EXCERTO DO TEXTO:
Quinta-feira, 18 de março de 2021 - 10h28
Contava meu
pai, que certa ocasião, estando no escritório, recebeu a visita de amigo e sua
filha.
Ao deparar
sobre mesinha, de pé de galo, livro de versos de Camões, abriu-o, e começou a
declamar com ênfase, fazendo profunda pausa no fim de cada verso.
Nisto entra a
filha eufórica, e ao ouvir certa expressão, que lhe pareceu ridícula, Desatou a
gargalhar.
Furioso, o
pai, por ser interrompido, berra-lhe:
- “De que te
ris, estúpida. Isto é Camões!”
Perante a
revelação, o riso desapareceu, e numa atitude de respeito profundo, exprimiu um
“Ah!” reverente e convicto.
Como o nosso
velho Raposão, perante o douto Topsius, não compreendeu, mas venerou.
E concluía meu
pai: que se admira, não o autor, mas o mito.
A grande
Amália Rodrigues, dizia, muitas vezes, ao ler os versos que o empresário lhe
entregava: - “Ficava encantada com a letra, e pedia-lhe, o favor, de
apresentar-me o poeta.”

REGISTOS FORNECIDOS:
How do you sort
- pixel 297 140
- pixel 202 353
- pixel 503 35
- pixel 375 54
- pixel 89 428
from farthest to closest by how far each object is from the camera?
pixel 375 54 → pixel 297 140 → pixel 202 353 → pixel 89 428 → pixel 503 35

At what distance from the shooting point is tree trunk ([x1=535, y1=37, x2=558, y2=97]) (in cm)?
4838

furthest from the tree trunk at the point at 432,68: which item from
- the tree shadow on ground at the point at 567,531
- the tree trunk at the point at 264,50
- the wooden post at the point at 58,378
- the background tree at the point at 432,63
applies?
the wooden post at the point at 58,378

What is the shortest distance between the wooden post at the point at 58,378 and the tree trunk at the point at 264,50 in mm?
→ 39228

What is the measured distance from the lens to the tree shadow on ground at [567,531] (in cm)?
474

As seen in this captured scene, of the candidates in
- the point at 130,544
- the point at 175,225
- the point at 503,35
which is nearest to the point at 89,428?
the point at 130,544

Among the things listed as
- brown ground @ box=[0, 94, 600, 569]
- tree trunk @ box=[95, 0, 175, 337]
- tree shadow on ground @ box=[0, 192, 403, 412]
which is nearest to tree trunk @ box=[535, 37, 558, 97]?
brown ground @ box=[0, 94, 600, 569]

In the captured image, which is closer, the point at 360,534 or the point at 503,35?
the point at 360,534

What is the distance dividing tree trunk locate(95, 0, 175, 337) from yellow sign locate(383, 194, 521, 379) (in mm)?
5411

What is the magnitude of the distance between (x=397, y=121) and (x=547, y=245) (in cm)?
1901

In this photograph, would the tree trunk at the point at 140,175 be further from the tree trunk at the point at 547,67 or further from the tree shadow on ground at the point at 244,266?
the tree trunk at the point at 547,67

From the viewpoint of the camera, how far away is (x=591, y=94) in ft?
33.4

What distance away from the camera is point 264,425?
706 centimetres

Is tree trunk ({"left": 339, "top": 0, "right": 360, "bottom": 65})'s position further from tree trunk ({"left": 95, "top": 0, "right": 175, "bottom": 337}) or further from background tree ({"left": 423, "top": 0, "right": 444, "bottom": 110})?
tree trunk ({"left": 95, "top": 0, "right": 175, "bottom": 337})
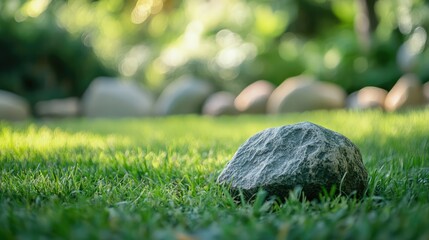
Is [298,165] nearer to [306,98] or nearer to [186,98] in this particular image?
[306,98]

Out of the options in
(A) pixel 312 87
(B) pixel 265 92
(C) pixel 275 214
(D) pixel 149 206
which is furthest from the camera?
(B) pixel 265 92

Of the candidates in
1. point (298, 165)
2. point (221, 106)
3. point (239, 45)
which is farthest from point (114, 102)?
point (298, 165)

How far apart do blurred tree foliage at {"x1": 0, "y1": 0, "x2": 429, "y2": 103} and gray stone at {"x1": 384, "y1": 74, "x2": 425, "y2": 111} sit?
1363 millimetres

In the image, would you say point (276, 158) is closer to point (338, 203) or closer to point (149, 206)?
point (338, 203)

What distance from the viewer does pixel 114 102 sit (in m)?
10.7

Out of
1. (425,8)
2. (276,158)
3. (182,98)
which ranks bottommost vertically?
(182,98)

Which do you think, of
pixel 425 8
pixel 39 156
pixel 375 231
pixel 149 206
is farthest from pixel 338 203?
pixel 425 8

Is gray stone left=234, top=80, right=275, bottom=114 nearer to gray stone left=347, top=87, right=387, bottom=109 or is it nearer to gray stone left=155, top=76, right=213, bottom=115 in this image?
gray stone left=155, top=76, right=213, bottom=115

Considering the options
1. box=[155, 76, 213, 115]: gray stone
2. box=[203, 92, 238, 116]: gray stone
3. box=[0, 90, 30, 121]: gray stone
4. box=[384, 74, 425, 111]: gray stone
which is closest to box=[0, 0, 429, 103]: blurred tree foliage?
box=[155, 76, 213, 115]: gray stone

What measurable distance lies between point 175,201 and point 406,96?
21.4ft

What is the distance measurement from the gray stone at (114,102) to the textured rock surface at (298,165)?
27.1 ft

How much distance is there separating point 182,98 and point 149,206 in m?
8.26

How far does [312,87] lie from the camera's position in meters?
9.17

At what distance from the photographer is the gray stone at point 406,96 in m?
8.08
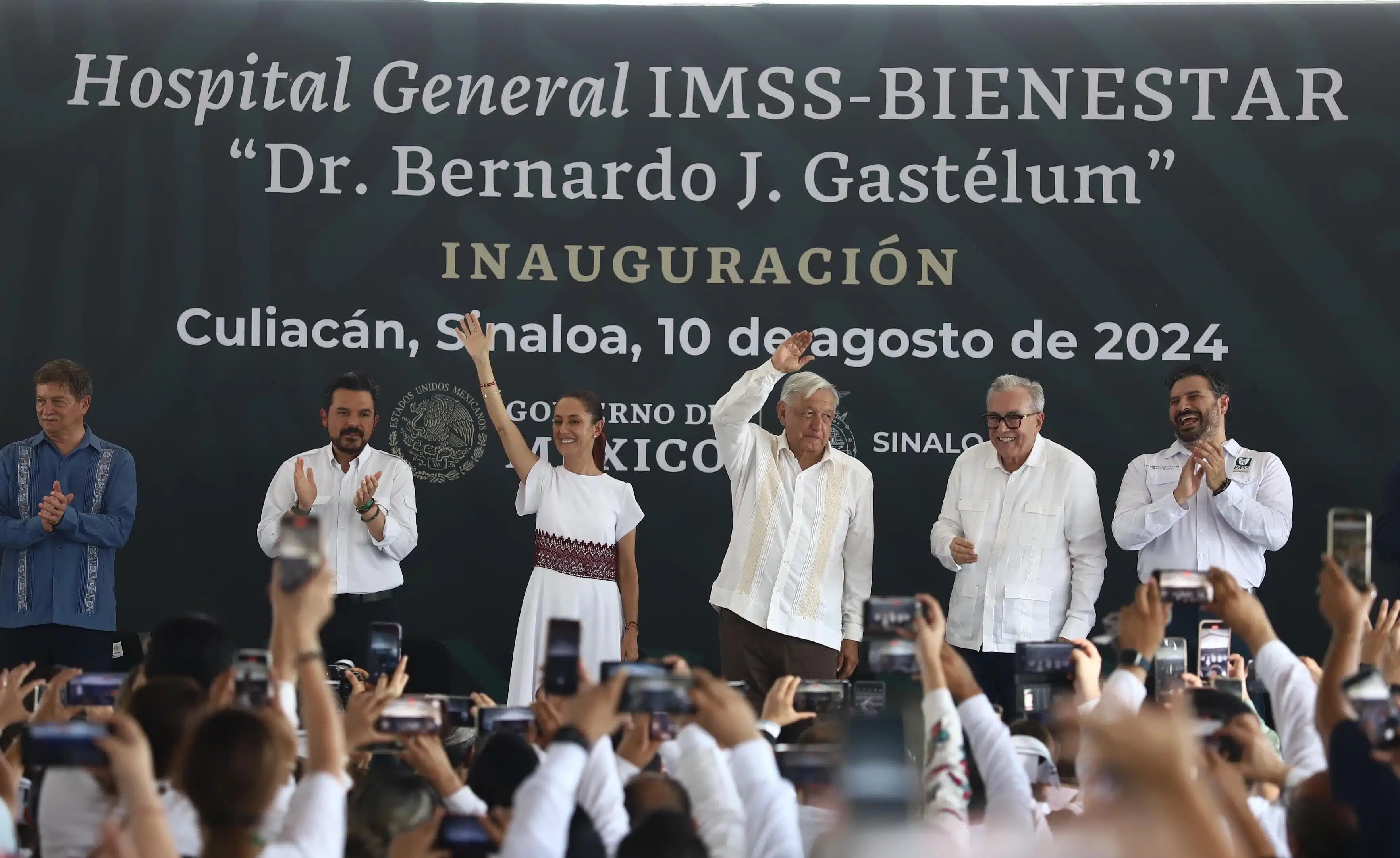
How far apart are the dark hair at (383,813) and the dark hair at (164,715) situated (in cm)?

TAREFAS PROPOSTAS:
1. Indique se cada uma das afirmações seguintes concorda com o texto sobre Camões. Responda sim ou não e cite literalmente as palavras do texto que o decidem. (a) O livro de versos de Camões estava sobre uma mesinha de pé de galo. (b) A filha riu-se porque o pai se enganou na leitura de um verso. (c) Amália Rodrigues pedia ao empresário que lhe apresentasse o poeta.
2. Prossiga o texto sobre Camões e Amália Rodrigues a partir do ponto em que termina.

LISTA DE RESPOSTAS:
1.
(a) Sim: "sobre mesinha, de pé de galo, livro de versos de Camões".
(b) Não: "ao ouvir certa expressão, que lhe pareceu ridícula, Desatou a gargalhar".
(c) Sim: "pedia-lhe, o favor, de apresentar-me o poeta".

2.
Uma vez,
frente a frente, Amália tinha grande desilusão. Era feio, tímido, sem dotes
físicos, que o favorecesse e ainda insípido conversador. O poeta, para ela, de
excepcional, passava a homem vulgar.
O mesmo
aconteceu à menina Clarissa, de Erico Veríssimo, ao conhecer o seu poeta
preferido, Antilóquio Madrigal…
É por esse
“fenómeno” que muitos intelectuais se resguardam no interior dos seus escritórios
e raras vezes surgem em publico.
Recomendava S.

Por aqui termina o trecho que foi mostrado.